I judged my symptoms based on whether or not I had a consistent headache and that was no longer the case, so I figured I was okay. I did notice some lingering issues, but they didn’t seem big enough for me to worry about them. Concentrating in class had become more difficult, certain lighting irritated me and overall, I felt I was easily frustrated. I didn’t know how to explain what I was feeling. It’s not easy to get help for symptoms that you can’t even fully comprehend yourself.
The two major concussions I received were in December of 2015 and February of 2017. I had a few falls in between where I experienced minor concussions, but I tried my best to ignore them. As a result, my symptoms lasted longer, and I constantly felt ‘off'.
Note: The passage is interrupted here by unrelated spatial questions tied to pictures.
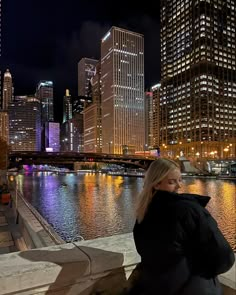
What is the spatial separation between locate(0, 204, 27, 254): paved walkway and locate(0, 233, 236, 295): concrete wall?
39.7 feet

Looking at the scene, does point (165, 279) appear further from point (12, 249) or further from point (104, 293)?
point (12, 249)

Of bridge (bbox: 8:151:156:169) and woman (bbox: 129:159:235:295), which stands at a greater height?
bridge (bbox: 8:151:156:169)

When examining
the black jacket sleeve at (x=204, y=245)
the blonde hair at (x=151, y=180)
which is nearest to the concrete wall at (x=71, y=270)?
the black jacket sleeve at (x=204, y=245)

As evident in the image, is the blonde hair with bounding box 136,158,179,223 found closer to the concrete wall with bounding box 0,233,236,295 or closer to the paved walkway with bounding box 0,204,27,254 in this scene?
the concrete wall with bounding box 0,233,236,295

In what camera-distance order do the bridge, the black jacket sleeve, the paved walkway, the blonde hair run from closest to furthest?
1. the black jacket sleeve
2. the blonde hair
3. the paved walkway
4. the bridge

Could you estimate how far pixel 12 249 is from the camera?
1567cm

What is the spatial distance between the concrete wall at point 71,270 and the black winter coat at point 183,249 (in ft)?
2.19

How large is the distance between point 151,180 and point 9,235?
17.4 metres

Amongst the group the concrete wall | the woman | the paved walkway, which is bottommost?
the paved walkway

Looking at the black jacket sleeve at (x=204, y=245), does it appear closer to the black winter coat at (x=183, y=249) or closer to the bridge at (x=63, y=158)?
the black winter coat at (x=183, y=249)

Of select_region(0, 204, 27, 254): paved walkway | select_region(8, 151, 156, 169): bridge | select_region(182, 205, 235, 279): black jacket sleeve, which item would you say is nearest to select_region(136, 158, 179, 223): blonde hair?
select_region(182, 205, 235, 279): black jacket sleeve

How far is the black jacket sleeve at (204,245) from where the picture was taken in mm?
2648

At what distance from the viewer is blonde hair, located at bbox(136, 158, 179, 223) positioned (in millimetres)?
3121

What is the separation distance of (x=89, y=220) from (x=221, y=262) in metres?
27.3
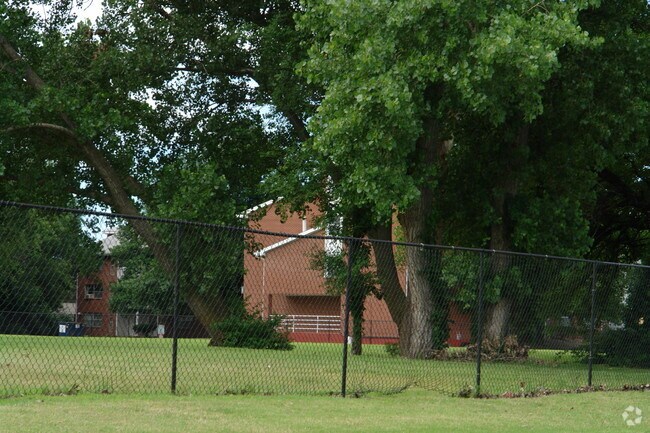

One of the hardest things to deal with after my injuries was trying to decipher what was a symptom of the concussions and what was actually me. My second year of university was substantially more difficult. My grades suffered and I didn’t care. I took a smaller course-load and I still managed to fail two full-year courses. Paying attention in class was too much so I often left early or didn’t show up at all. My head would hurt if I looked at my computer for an extended period of time, or if I read for too long, so assignments would be done poorly if they were even done at all.
Even cheerleading started to become something that was too much for me. I would get frustrated if I couldn’t do something, and it made me want to give up so many times. I couldn’t understand why I felt that way about a sport I loved for the last seven years.
I knew that concussions could have long-term effects that cause problems with memory, concentration, irritability, light sensitivity and depression, all of which could explain why I was feeling the way I was. However, I couldn’t help feeling that maybe it was just me. Maybe I wasn’t smart enough to pass. Maybe I wasn’t good enough for the cheer team. Maybe I was becoming more emotional and quicker to anger. I wasn’t convinced that it was from my concussions, so I felt like I couldn’t talk about it. I figured most people would tell me I was just having a bad day.
After I left cheer, the symptoms I had been experiencing started to decrease. My marks went back up, I was feeling more motivated and my overall sense of self improved. I’m not confident that I have completely recovered from my injuries yet. I still notice a sensitivity to light; I find myself getting frustrated easily and I struggle with my memory.
I made a lot of mistakes when it came to my head injuries. I ignored my symptoms; I avoided the doctor and I tried to internalize my suffering. I was afraid of what would happen if I admitted that I wasn’t okay. Looking back, I know I had so many people in my life who would have helped if I had told them what I was struggling with. I encourage anyone who is suffering from concussion symptoms to speak up and know that you do not have to suffer alone.